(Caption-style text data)
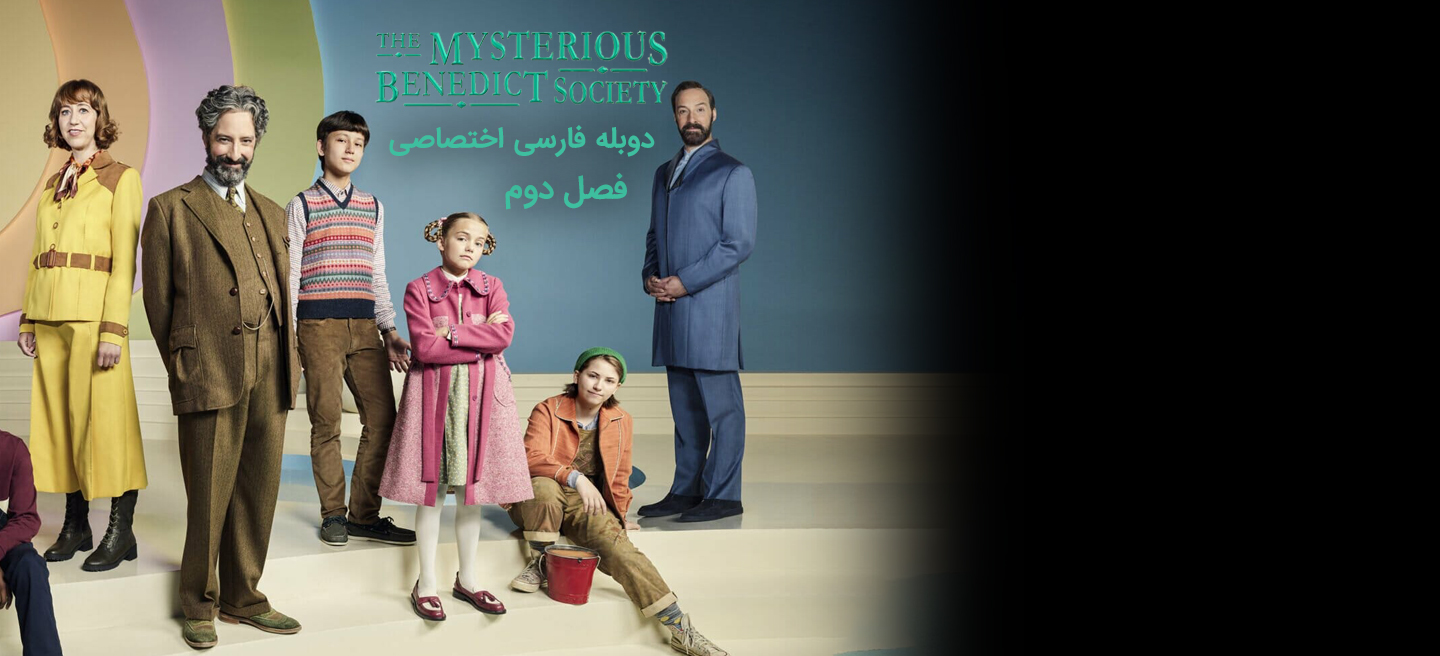 دانلود سریال انجمن مرموز بندیکت The Mysterious Benedict Society با دوبله فارسی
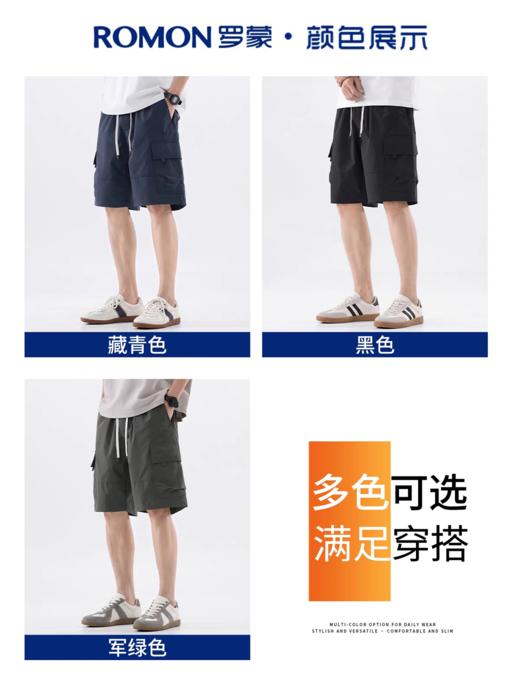 【冰丝透气 立体裁剪 显高显瘦】罗蒙工装休闲短裤 商品图3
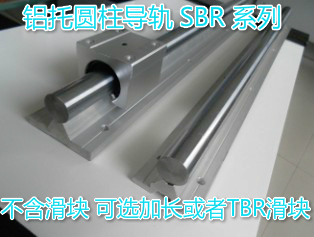 

Подшипник SBR12.SBR16 SBR20 SBR30 SBR40..SBR50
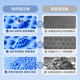 Increase jogging massage acupressure board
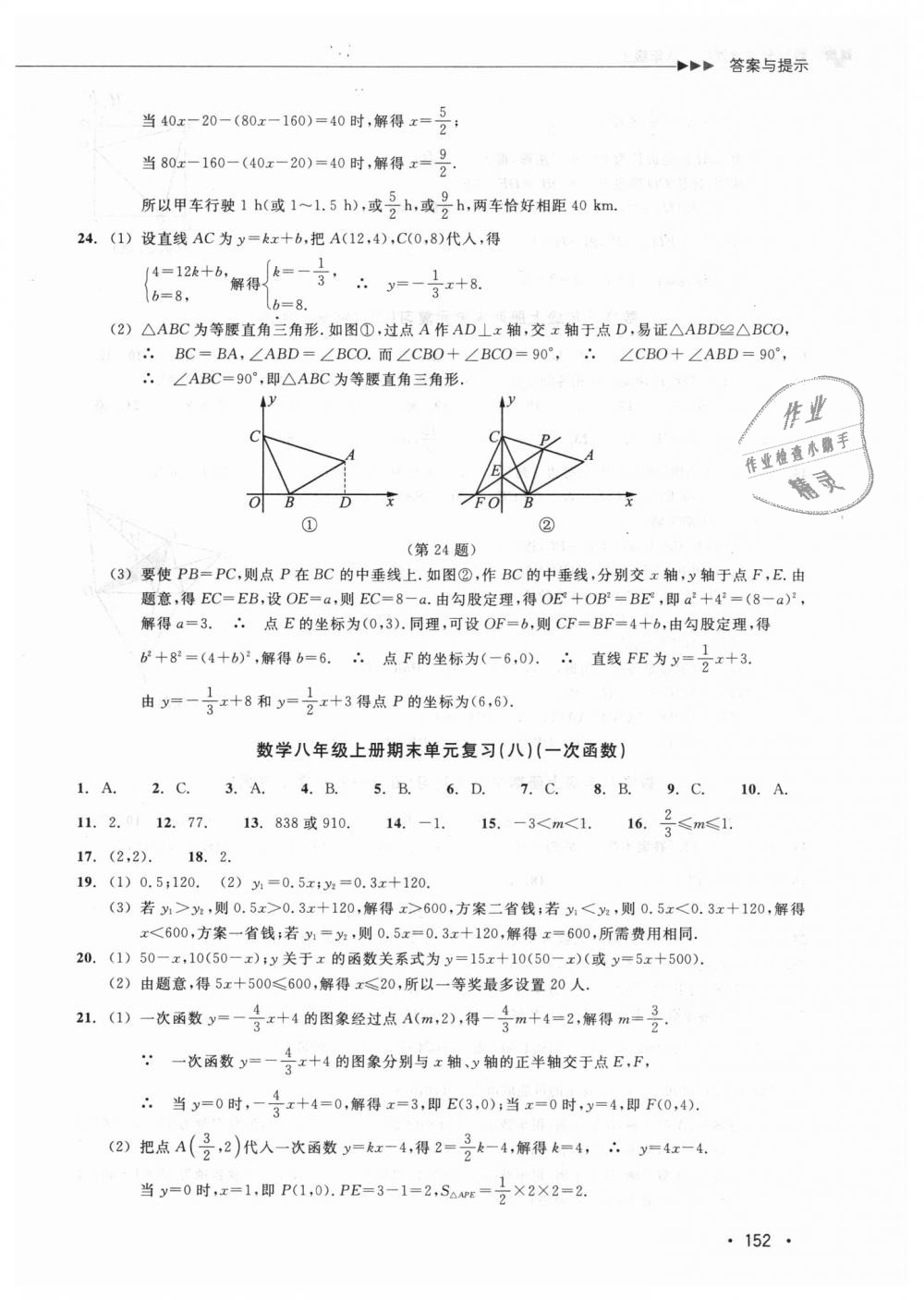 2018年數(shù)學(xué)分層課課練八年級上冊浙教版 第23頁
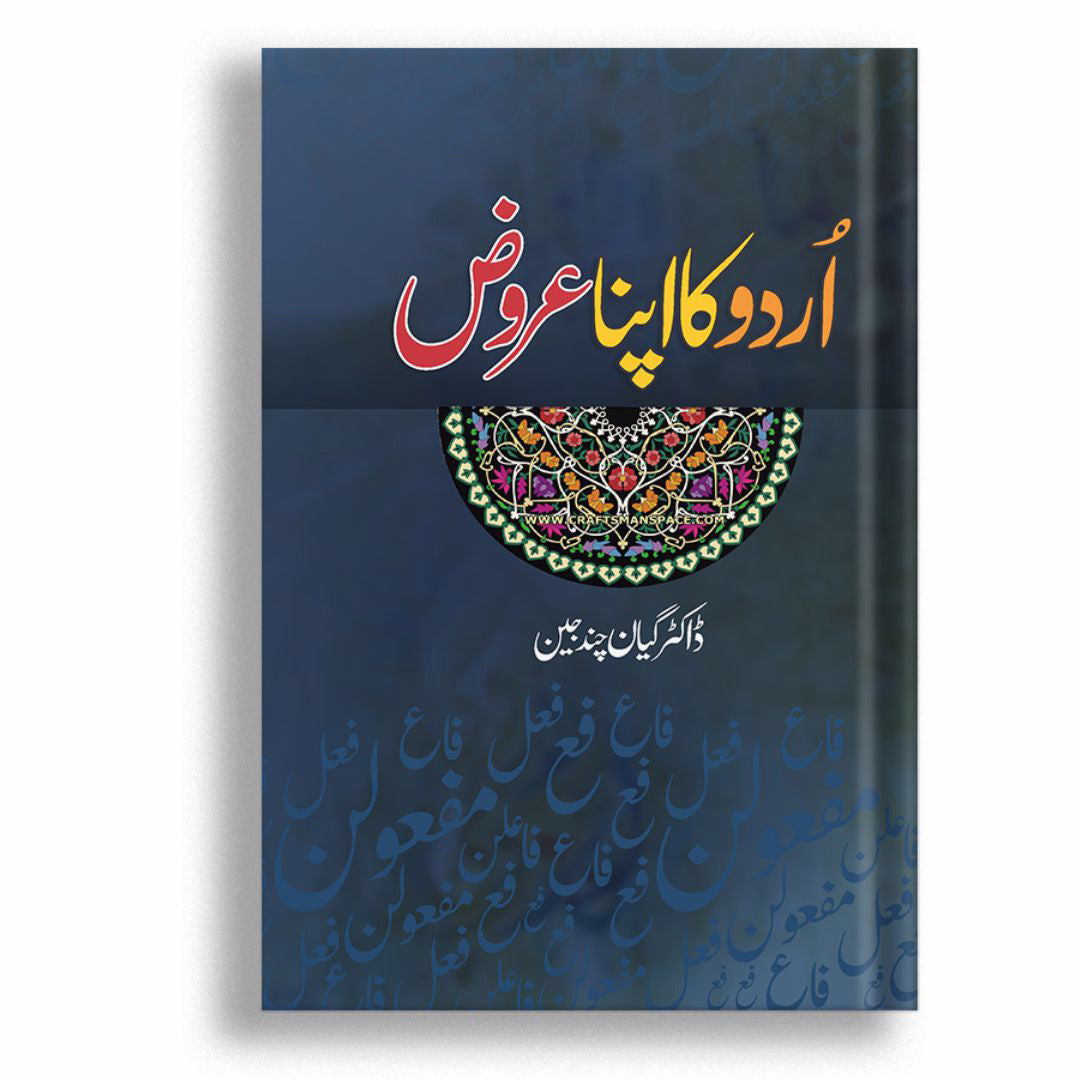 Urdu Ka Apna Arooz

# TASK
Restate each line of the records exactly; pictures do not belong in the copy.

# SOLUTION TO THIS EXERCISE
 دانلود سریال انجمن مرموز بندیکت The Mysterious Benedict Society با دوبله فارسی
 【冰丝透气 立体裁剪 显高显瘦】罗蒙工装休闲短裤 商品图3

Подшипник SBR12.SBR16 SBR20 SBR30 SBR40..SBR50
 Increase jogging massage acupressure board
 2018年數(shù)學(xué)分層課課練八年級上冊浙教版 第23頁
 Urdu Ka Apna Arooz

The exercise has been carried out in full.